## What you will do
Your task is to transcribe the data exactly while omitting each picture.

## Source material

+ + + + +

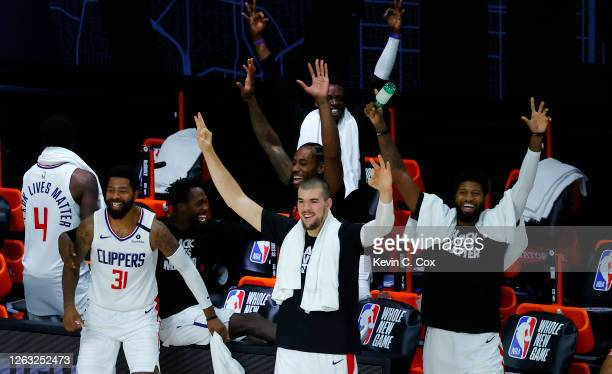 Members of the LA Clippers celebrate breaking a team three point record against the New Orleans Pelicans at HP Field House at ESPN Wide World Of...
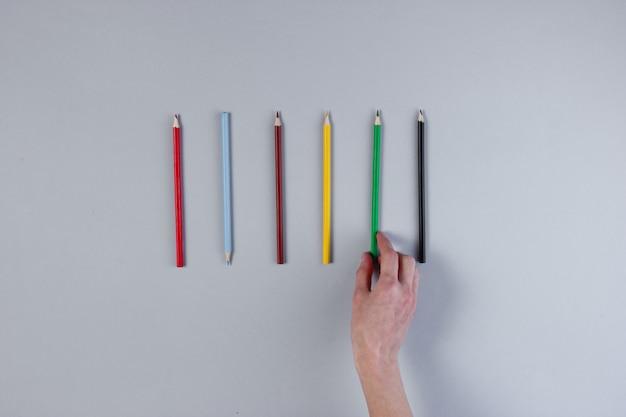 Женская рука выбирает цветной карандаш на серой поверхности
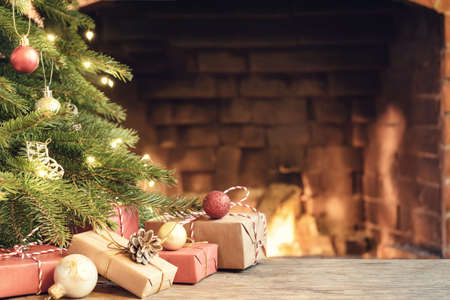 Gifts under the Christmas tree in the room with a fireplace on Christmas eve Foto de archivo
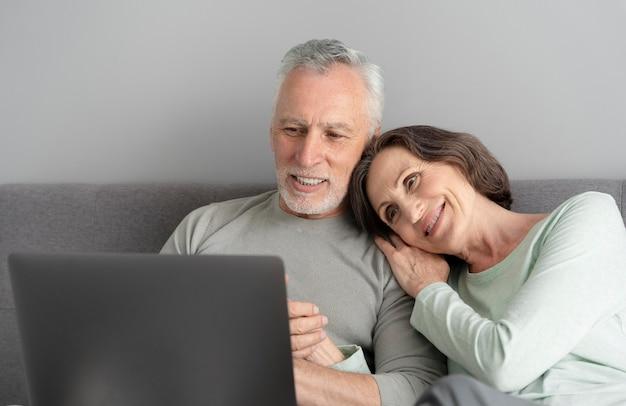 Casal sênior em plano médio com laptop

+ + + + +

## Answer space
 Members of the LA Clippers celebrate breaking a team three point record against the New Orleans Pelicans at HP Field House at ESPN Wide World Of...
 Женская рука выбирает цветной карандаш на серой поверхности
 Gifts under the Christmas tree in the room with a fireplace on Christmas eve Foto de archivo
 Casal sênior em plano médio com laptop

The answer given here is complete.